When it comes to the battle of the bulge, the dreaded spare tire is one of the biggest areas of complaint. Not only is belly fat harder to hide, for many people, it’s also harder to lose.
And as the years pass, what you want flat and toned is instead jiggly and wobbly – an inevitable part of aging. But is it actually? Is a bigger belly just an unavoidable outcome? Is there any way to burn belly fat?
Yes, say researchers at Harvard University, and it’s all in the way you work out. In a new study published in the journal Obesity, they found that daily weight training minimized the increase of age-related abdominal fat more than aerobic exercise alone.
The researchers followed 10,500 healthy U.S. men age 40 and over, participants of the Health Professionals Follow-Up Study (1996-2008), and tracked their body weight, physical activity, and waist circumference. The sample group covered a wide range of BMI (body mass index).
“To maintain a healthy weight and waistline, it is critical to incorporate weight training with aerobic exercise.”
They analyzed the data collected over the 12-year period, comparing the changes in the men’s physical activity levels to see which activities had the greatest effect on the men’s waistlines.
Results showed that men who increased weight training time by 20 minutes a day gained about a quarter of an inch less on their waistline compared with men who increased their daily aerobic exercise yard work or stair climbing.
Not surprisingly, the participants who increased sedentary behaviors, like watching TV, gained more inches on their waistline.
Frank Hu, professor of nutrition and epidemiology at the Harvard School of Public Health and the study’s senior author, said, “This study underscores the important of weight training in reducing abdominal obesity, especially among the elderly.”
“To maintain a healthy weight and waistline, it is critical to incorporate weight training with aerobic exercise,” he concluded.
The Bottom Line
Abdominal fat isn’t just unsightly; it’s associated with increased risk for developing cardiovascular disease and type 2 diabetes. And between sarcopenia, the process where we begin to lose muscle mass starting around 30, and decreased estrogen levels in women, body fat shifting to the belly seems like an inevitable conclusion. But while the Harvard study examined the benefits of weight training for men, the results underscore the importance of incorporating weight training with aerobic exercise in women, too.

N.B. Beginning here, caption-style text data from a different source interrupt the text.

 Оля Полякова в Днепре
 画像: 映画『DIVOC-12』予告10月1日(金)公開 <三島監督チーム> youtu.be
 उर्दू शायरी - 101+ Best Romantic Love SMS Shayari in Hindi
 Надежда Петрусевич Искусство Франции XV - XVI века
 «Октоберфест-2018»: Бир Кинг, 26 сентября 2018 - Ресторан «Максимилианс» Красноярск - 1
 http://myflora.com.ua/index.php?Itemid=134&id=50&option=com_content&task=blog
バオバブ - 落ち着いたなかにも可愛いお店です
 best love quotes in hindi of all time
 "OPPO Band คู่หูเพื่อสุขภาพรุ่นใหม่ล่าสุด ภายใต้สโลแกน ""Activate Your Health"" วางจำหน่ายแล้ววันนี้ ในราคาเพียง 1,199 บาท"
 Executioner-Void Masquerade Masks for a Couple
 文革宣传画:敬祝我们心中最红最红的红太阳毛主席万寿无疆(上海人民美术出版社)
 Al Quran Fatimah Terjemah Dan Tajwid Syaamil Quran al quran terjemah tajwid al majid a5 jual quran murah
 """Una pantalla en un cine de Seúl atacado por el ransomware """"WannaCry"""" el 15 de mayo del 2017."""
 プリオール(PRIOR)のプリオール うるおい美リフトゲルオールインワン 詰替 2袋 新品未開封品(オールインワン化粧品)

Many women focus solely on aerobic exercises (“cardio”) to stay in shape; they avoid weight training, fearing that they will bulk up and become too muscular. But it’s a myth that weight training will instantly turn you into a body builder. Instead, it will help you preserve muscle mass over time and help you increase your metabolism. Lean muscle mass burns more calories at rest than fat mass, allowing you to torch more calories and maintain your body weight.

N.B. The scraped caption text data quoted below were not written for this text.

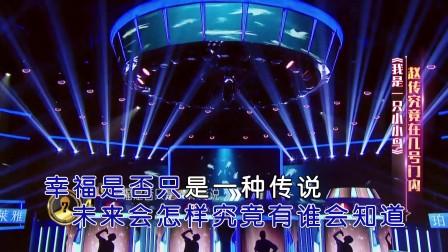 赵传+王可+刘歆迪+王志弘--我是一只小小鸟--现场--国语--男唱--异口同声--高清版本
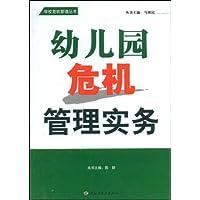 http://ec4.images-amazon.com/images/I/41VudxOoufL._AA200_.jpg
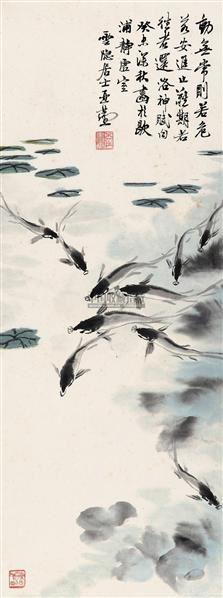 游鱼 (一件) 立轴 纸本 - 118951 - 字画下午专场  - 2010年秋季大型艺术品拍卖会 -收藏网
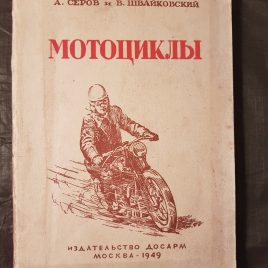 Russian book of Motorcycles 1949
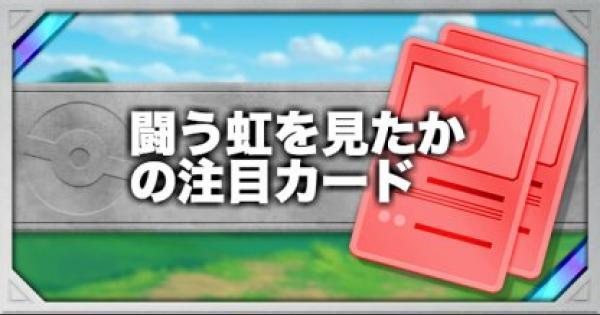 【ポケモンカード】闘う虹を見たかで注目のカードとGXポケモンまとめ【ポケカ】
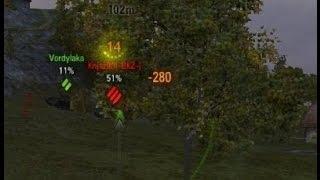 Таймер перезарядки над танком противника  World of Tanks 0.9.5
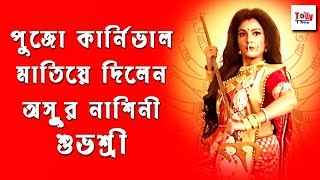 পুজো কার্নিভাল মাতিয়ে দিলেন অসুর নাশিনী শুভশ্রী।  | Subhashree | Durga Puja Carnival  in Kolkata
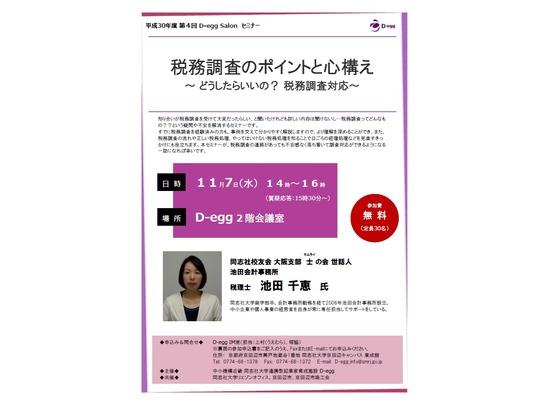 【11/7開催】D-egg Salon セミナー「税務調査のポイントと心構え~どうしたらいいの?税務調査対応~」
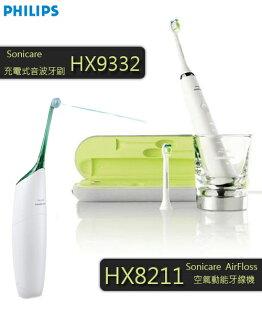◤贈Sonicare AirFloss牙線機HX8211◢ 飛利浦鑽石靚白音波電動牙刷HX9332  組合促銷中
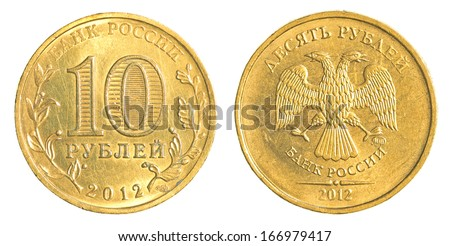 ten russian rubles coin isolated on white background - set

If you want to enhance the effects further, you may want to pump those weights in a warm gym. A new study shows that exercising in warmer temperatures could aid dieting willpower. Researchers found that walkers consumed significantly more calories, and in particular, more carbohydrates after they had been walking in the cold than when they strolled in a more temperate room. Those who exercised in the cold had higher blood levels of the “hunger hormone” ghrelin. However, there was little change in ghrelin levels after the warmer exercise.
And just in case you’re wondering where all of that fat loss goes, a new study indicates that it’s not converted into energy or heat – you just breathe it out as carbon dioxide! So if you’re looking to ditch that spare tire, pick up some weights and work those muscles and lungs!